John Stark died in 1863 and it fell to his oldest son at the age of sixteen to take over responsibility for the family business which he did for the next ten years until both of his younger brothers reached the age of majority.
In 1872 Arthur married his distant cousin Rosa Catherine Cox and in 1864 their first daughter Hilda was born at Torquay. In 1877 the couple were at Weston-super-Mare, Somerset where second daughter Winfred was born.
It was only now at the age of 30 that Arthur became a student of medicine, a career that was probably curtailed by the early death of his father. He graduated in 1881.
Rosa was to die in 1892 at Salisbury, Wiltshire.
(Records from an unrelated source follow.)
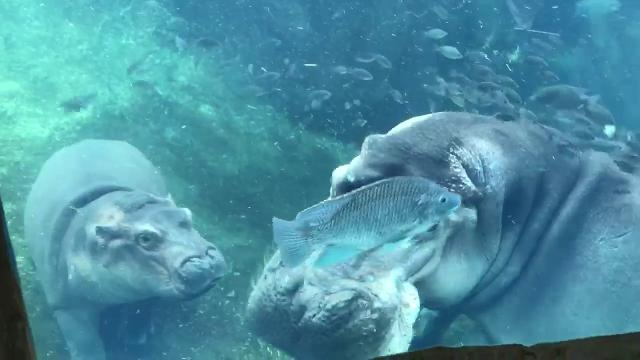 Former Dickerson Park Zoo resident Henry the hippo is still sick, but recently he felt well enough to be with his daughter Fiona at the Cincinnati Zoo and Botanical Garden.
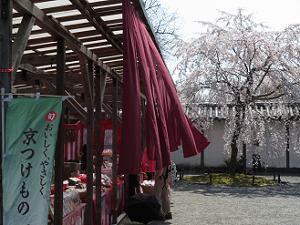 京つけもの屋さんとクローン桜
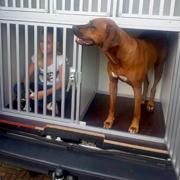 Hond in uitlaatbus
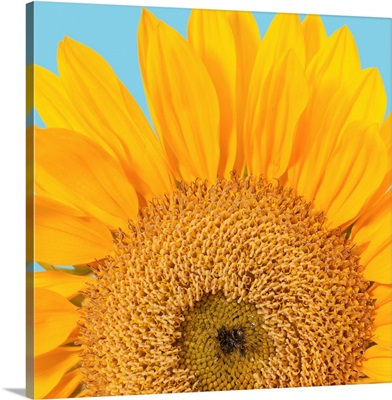 Fragment of a single sunflower head (Helianthus sp.) isolated on blue background.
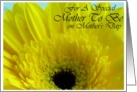 For A Special Mother to Be on Mother's Day Yellow Gerber Daisy card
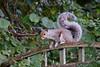 Squirrel with swishy tail (Phoenix Leo) Tags: squirrel tail swishy swishing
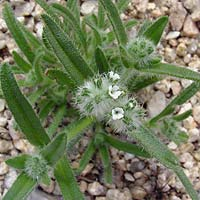 Common Wildflowers - Cryptantha spp. – Cryptantha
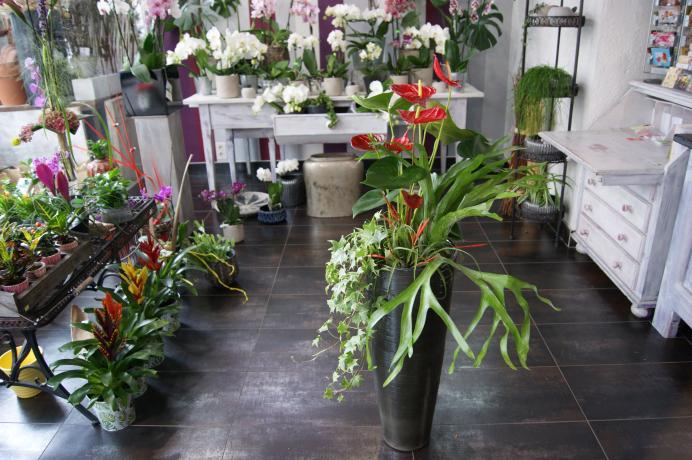 Plantes fleuries N° 16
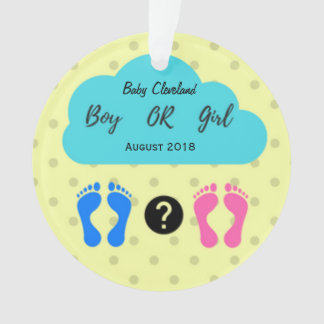 Boy or Girl Baby Announcement Ornament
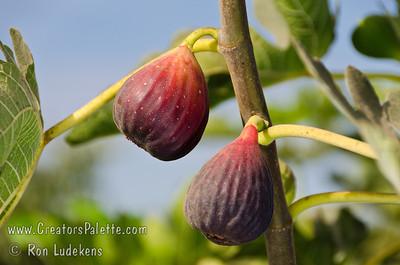 Italian Everbearing Fig - Ficus carica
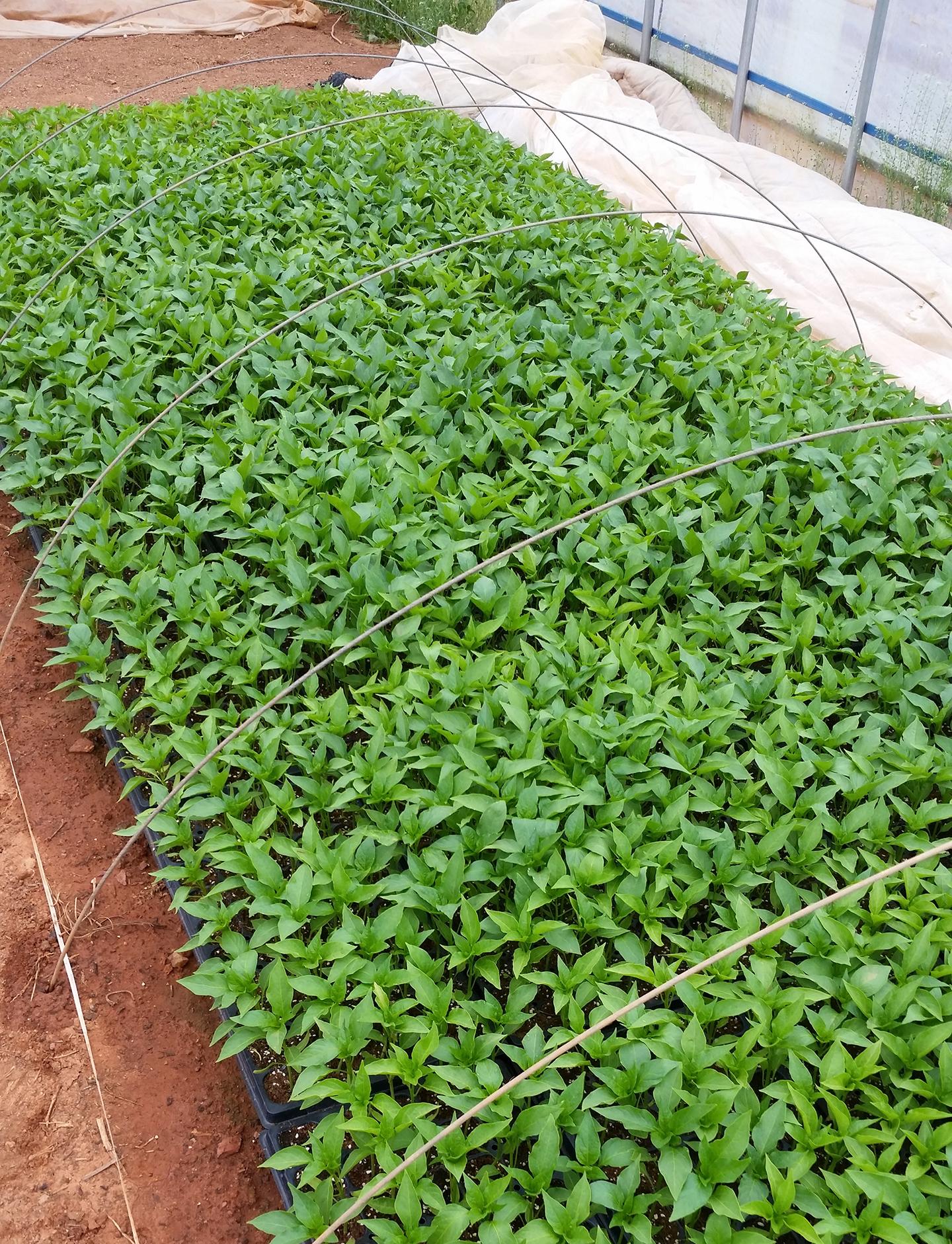 Korea Trip - Pepper Plants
After the death of his wife he settled in Cape Town, while his daughters remained in England.
Besides practicing as medical doctor he travelled regularly to collect animal specimens for the South African Museum and made sketches and extensive notes of his observations. He moved from Cape Town to Durban shortly before the outbreak of the Boer War and travelled to England in 1899 to oversee the printing of the first volume of his ornithological work, The Birds of South Africa. The completed series was meant to form part of a wider project under the editorship of William Sclater, director of the South African Museum, describing the fauna of southern Africa. Dr Stark returned to the Colony of Natal in September, 1899, where he volunteered as medical officer for the British forces when the Boer War broke out.
During the siege of Ladysmith he was resident in the Royal Hotel, but spent the days in shell-proof dugouts along the Klip River, or fishing, while the town was being shelled by Boer forces. Dr Stark had just returned and was standing on the hotel’s veranda on the evening of November 18th, 1899, when at 19:30 the Long Tom cannon stationed on Pepworth Hill fired two shots at the hotel. These were aimed at important persons who may have assembled there, probably Dr. Jameson and Colonel Rhodes who were known to be in town.
Dr Stark’s legs were mangled by the second shell and he died shortly afterwards on the operating table. Dr Stark was buried in Ladysmith. H.W. Nivenson who was present records the irony of him being a strong opponent of the Chamberlain policy, and a vigorous denouncer of the war’s injustice.